Kirchen kritisieren Abschiebung nach Afghanistan
Frankfurt a.M./Berlin (epd). Die beiden großen Kirchen haben Sammelabschiebungen nach Afghanistan kritisiert. "Kein Mensch darf in eine Region zurückgeschickt werden, in der sein Leben durch Krieg und Gewalt bedroht ist", heißt es in einer gemeinsamen Stellungnahme der Evangelischen Kirche in Deutschland (EKD) und der katholischen Deutschen Bischofskonferenz. Nach Angaben des Bundesinnenministeriums waren zuvor 25 afghanische Männer in ihre Heimat zurückgeflogen worden. Es war die zweite derartige Sammelabschiebung von abgelehnten afghanischen Asylbewerbern vom Frankfurter Flughafen.
Die Maschine startete am Montagabend in Frankfurt am Main und landete am Dienstagmorgen in Kabul. Unter den 25 ausreisepflichtigen Afghanen hätten sich sieben Straftäter befunden, teilte das Bundesinnenministerium am Dienstag mit. Die Diakonie Hessen hatte zunächst von 26 afghanischen Flüchtlingen aus mehreren Bundesländern gesprochen, die abgeschoben worden seien.
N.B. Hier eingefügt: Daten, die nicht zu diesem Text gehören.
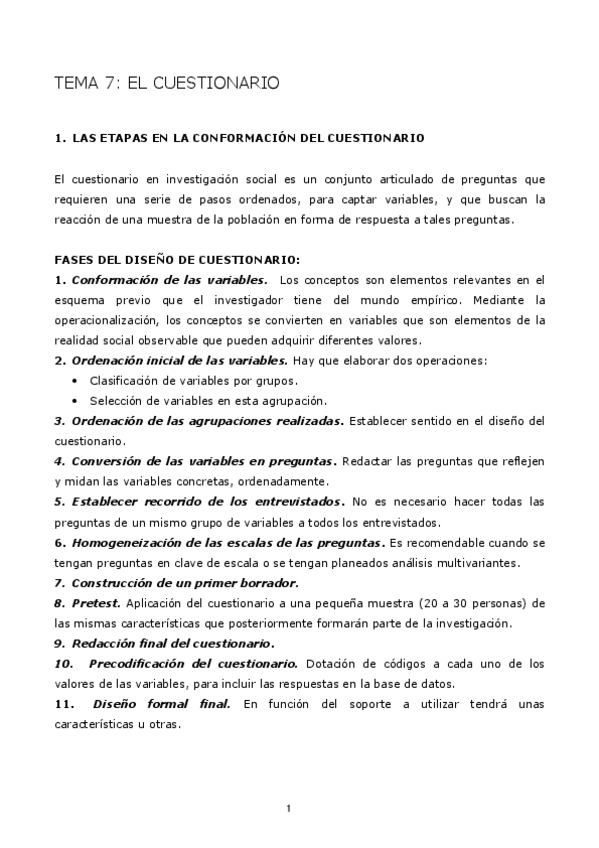 TEMA 7: EL CUESTIONARIO

1. LAS ETAPAS EN LA CONFORMACIÓN DEL CUESTIONARIO

El cuestionario en investigación social es un conjunto articulado de preguntas que requieren una serie de pasos ordenados, para captar variables, y que buscan la reacción de una muestra de la población en forma de respuesta a tales preguntas.

FASES DEL DISEÑO DE CUESTIONARIO:
1. Conformación de las variables. Los conceptos son elementos relevantes en el esquema previo que el investigador tiene del mundo empírico. Mediante la operacionalización, los conceptos se convierten en variables que son elementos de la realidad social observable que pueden adquirir diferentes valores.
2. Ordenación inicial de las variables. Hay que elaborar dos operaciones:
• Clasificación de variables por grupos.
• Selección de variables en esta agrupación.
3. Ordenación de las agrupaciones realizadas. Establecer sentido en el diseño del cuestionario.
4. Conversión de las variables en preguntas. Redactar las preguntas que reflejen y midan las variables concretas, ordenadamente.
5. Establecer recorrido de los entrevistados. No es necesario hacer todas las preguntas de un mismo grupo de variables a todos los entrevistados.
6. Homogeneización de las escalas de las preguntas. Es recomendable cuando se tengan preguntas en clave de escala o se tengan planeados análisis multivariantes.
7. Construcción de un primer borrador.
8. Pretest. Aplicación del cuestionario a una pequeña muestra (20 a 30 personas) de las mismas características que posteriormente formarán parte de la investigación.
9. Redacción final del cuestionario.
10. Precodificación del cuestionario. Dotación de códigos a cada uno de los valores de las variables, para incluir las respuestas en la base de datos.
11. Diseño formal final. En función del soporte a utilizar tendrá unas características u otras.

1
Am Frankfurter Flughafen demonstrierten am Abend des 23. Januar nach Polizeiangaben 240 Menschen gegen die Sammelrückführung.
"Abschiebung nach Afghanistan durch nichts zu rechtfertigen"
Die Abgeschobenen seien ausschließlich jüngere Männer gewesen, die meisten von ihnen aus Bayern, sagte die Abschiebebeobachterin von Diakonie und Caritas, Melisa Ergül-Puopolo, dem Evangelischen Pressedienst (epd). Die Menschen seien ruhig und gefasst gewesen. Zwei weitere Afghanen seien aufgrund von Gerichtsbeschlüssen wieder in ihre Unterkünfte zurückgeschickt worden.
"Die Abschiebung nach Afghanistan ist aus humanitären Gesichtspunkten durch nichts zu rechtfertigen", sagte der Vorstandsvorsitzende der Diakonie Hessen, Horst Rühl. Die Bedrohung der Zivilbevölkerung in Afghanistan sei derzeit so hoch wie seit Jahren nicht mehr. Immer wieder komme es zu Menschenrechtsverletzungen auch durch regierungstreue Kräfte und zu Kriegsverbrechen.
Der Vorsitzende der Migrationskommission der Bischofskonferenz, Erzbischof Stefan Heße, und der Vorsitzende der EKD-Kammer für Migration und Integration, Präses Manfred Rekowski, erklärten, die Sicherheitslage habe sich in Afghanistan im vergangenen Jahr weiter verschlechtert, innerstaatliche bewaffnete Konflikte hätten sich zugespitzt. Dadurch sei auch die Situation in der Hauptstadt Kabul schwieriger geworden. Berichte von Hilfsorganisationen deuteten darauf hin, dass die Rückführungen "humanitär unverantwortlich seien", hieß es.
Jeden Einzelfall prüfen
Die beiden Kirchen sind nicht grundsätzlich gegen die Rückführung von Personen ohne Bleibeperspektive. Abschiebungen in lebensgefährliche Gebiete seine jedoch inakzeptabel, hieß es. "Es muss in jedem Einzelfall geprüft werden, ob Gefahren für Leib und Leben drohen und ob eine Rückkehr tatsächlich zumutbar ist", verlangten Heße und Rekowski. Rückgeführte Personen sollten weiterhin dabei unterstützt werden, für sich und ihre Familien ein menschenwürdiges Leben aufzubauen.
Zuvor hatten bereits der Paritätische Wohlfahrtsverband und Pro Asyl die Sammelabschiebungen vom Flughafen Frankfurt kritisiert. Die Rückführungen sind umstritten, weil es in weiten Teilen Afghanistans Kämpfe zwischen Regierungstruppen und radikalislamischen Taliban gibt und es immer wieder zu Anschlägen kommt.
Die erste Sammelabschiebung von 34 Afghanen aus Deutschland war Mitte Dezember erfolgt. Im Herbst hatte Deutschland mit Afghanistan ein neues Rücknahmeabkommen getroffen. Nach Angaben des Bundesinnenministeriums leben derzeit rund 11.900 ausreisepflichtige afghanische Staatsangehörige in Deutschland. Von ihnen haben etwa 10.300 eine Duldung. Im vergangenen Jahr kehrten den Angaben zufolge mehr als 3.300 Afghanen freiwillig in ihre Heimat zurück.